* start Excerpt provided *
We create yet another traffic jam in Manila
Banaue
Rice Terraces Banaue Town in cloud

Ifugao Women, Banaue Maximo Aguian by his rice terraces, Banaue
 From
Manila we took the overnight (air conditioned to arctic levels) bus to Banaue
(pronounced Ban-ar-way) in the hills of Northern Luzon. This is home to the
alleged 8th wonder of the world, the ancient rice terraces of the hill tribes,
or Igarot people, who have lived here for centuries. It was unbelievable
spectacular: the terraces are created out of stone or clay (depending on which
tribe has made them) and cascade down steep mountain faces, often wreathed in
clouds, they are so high up (think Desert Road altitude). They were built over
2000 years ago, and cover over 100 square miles of hillside - apparently, put
together, the terraces would span half the earth, hard to believe until you
experience the number and scale of them. We had hoped to white-water raft the
Chico River which runs along the bottom of the terraces, but it was the end of
the dry season, so the river wasn't high enough to raft, and to be truly
perverse, the rainy season was just starting to kick in, so it was too wet to
hike down into some of the more remote villages, and several places were cut off
by rain-induced landslides. We spent a few days hanging out there, doing some
walks and trips to viewing spots, and bought a couple of amazing old rice god
statues (bulols) from a dealer in the town for a tenth of the price of the same
thing in Manila, and probably a hundredth of the price of outside the
Philippines. The dealer was great and we got details of the age (in generations)
* end Excerpt provided *
Short exercise 1: Name every geographic place that the travel excerpt about the Banaue rice terraces mentions by name.
The excerpt and the rows have no connection to each other.
* start Supplied records *
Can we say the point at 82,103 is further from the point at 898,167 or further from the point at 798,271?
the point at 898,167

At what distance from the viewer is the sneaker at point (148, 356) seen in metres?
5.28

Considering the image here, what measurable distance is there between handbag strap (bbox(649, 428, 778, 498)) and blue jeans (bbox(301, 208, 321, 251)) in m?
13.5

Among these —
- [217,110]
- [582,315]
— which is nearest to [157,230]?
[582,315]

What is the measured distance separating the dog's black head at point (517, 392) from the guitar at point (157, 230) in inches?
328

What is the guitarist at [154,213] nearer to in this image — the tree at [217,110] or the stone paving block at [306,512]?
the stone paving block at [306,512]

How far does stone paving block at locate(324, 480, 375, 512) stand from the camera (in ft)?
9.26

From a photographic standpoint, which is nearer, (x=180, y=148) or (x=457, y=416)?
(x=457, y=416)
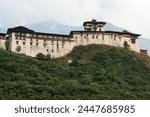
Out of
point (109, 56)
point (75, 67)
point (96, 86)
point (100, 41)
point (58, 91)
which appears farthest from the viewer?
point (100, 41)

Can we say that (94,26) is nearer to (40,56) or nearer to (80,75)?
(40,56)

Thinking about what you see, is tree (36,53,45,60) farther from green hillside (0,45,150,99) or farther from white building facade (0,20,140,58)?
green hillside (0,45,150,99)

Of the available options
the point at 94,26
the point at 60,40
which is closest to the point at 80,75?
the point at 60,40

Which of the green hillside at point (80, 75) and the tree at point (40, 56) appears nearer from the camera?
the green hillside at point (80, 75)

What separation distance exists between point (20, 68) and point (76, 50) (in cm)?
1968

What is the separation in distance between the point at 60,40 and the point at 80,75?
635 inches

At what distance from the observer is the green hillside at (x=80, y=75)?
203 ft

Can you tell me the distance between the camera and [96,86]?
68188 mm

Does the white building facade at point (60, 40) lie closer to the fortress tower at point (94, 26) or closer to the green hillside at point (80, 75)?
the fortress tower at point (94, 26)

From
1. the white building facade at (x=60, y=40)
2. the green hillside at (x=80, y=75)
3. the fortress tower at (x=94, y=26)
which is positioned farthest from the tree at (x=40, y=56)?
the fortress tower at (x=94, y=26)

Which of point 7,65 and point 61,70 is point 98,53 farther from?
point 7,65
* end Supplied records *
Short exercise 2: Find each line in the rows containing the string "between" with the same capitalization, and copy those lines.

Full output 1: Manila, Banaue, Northern Luzon, Desert Road, Chico River, Philippines

Full output 2:
Considering the image here, what measurable distance is there between handbag strap (bbox(649, 428, 778, 498)) and blue jeans (bbox(301, 208, 321, 251)) in m?
What separation distance exists between point (20, 68) and point (76, 50) (in cm)?
What is the separation in distance between the point at 60,40 and the point at 80,75?
Can you tell me the distance between the camera and [96,86]?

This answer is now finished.